A nuclear reactor pressure vessel, as exemplified by a pressurized-water reactor, has a substantially cylindrical side wall closed by a bottom and a top which is normally a removable cover. The vessel is vertically positioned in a concrete reactor pit with the vessel's bottom supported directly or indirectly by the pit's bottom. The top of the vessel has struts, swinging hooks, etc., connecting it with the top rim of the concrete pit and designed to hold the vessel's top against upward movement when the vessel is thermally expanded axially. The design of the top holding means is such that when the vessel is thermally contracted, meaning it is cold, the top holding means are loose as required to permit removal of the vessel's cover, for example, the looseness disappearing as the vessel axially expands when the reactor is started up, so that at the vessel's operating temperature the vessel is rather highly stressed under compression in its axial direction, reducing the risk for a wall rupture due to the coincidental axial expansion involved. The dimensions of the pit are, of course, designed relative to the dimensions of the vessel to accommodate the vessel's expansion and contraction.

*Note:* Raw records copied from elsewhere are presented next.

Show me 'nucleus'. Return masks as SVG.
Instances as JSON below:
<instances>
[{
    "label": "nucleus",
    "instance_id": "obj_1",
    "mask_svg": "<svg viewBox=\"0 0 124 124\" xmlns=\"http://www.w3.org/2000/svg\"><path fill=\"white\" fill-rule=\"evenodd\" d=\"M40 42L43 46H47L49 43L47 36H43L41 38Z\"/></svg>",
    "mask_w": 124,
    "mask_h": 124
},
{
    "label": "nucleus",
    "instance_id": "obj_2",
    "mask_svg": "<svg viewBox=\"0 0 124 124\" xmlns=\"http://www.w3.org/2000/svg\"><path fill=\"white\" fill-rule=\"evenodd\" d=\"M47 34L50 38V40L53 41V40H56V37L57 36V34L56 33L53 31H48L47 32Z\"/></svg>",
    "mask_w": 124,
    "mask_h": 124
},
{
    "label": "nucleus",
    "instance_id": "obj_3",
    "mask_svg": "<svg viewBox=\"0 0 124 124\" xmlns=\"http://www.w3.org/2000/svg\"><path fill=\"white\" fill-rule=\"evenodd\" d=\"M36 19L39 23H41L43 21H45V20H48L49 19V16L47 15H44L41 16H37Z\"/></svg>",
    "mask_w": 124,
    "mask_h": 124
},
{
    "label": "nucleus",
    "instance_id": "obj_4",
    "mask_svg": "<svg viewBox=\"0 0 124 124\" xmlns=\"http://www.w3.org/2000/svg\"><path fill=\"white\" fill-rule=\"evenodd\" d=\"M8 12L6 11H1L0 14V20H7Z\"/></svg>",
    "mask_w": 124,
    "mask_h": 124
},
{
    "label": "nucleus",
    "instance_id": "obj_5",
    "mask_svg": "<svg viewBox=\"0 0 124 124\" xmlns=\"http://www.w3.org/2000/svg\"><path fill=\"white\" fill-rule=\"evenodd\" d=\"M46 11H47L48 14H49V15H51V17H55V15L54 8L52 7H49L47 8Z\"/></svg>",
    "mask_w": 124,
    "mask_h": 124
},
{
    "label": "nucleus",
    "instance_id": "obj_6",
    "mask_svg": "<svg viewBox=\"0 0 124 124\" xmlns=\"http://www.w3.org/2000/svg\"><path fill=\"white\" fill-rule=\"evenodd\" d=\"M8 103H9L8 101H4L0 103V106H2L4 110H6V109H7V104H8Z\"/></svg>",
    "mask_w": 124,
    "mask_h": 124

It follows, that when the vessel is at its operating temperature, it is highly stressed in its axial direction with its bottom exerting great force against the bottom of the pit. At the same time, the bottom of the vessel must be free to radially expand and contract.
In view of the above, various arrangements have been proposed for transmitting the stress from the bottom of the vessel to the bottom of the pit. These have contemplated the use of anti-friction bearing arrangements, horizontal sliding bearings, etc. They have all had undesirable features such as complicated design, large manufacturing and installation cost, and, possibly, unreliability under the severe surface conditions of heat and high stressing inherent to the conditions under which they must operate in the pit between the latter's bottom and the bottom of the axially stressed vessel during the operation of the reactor.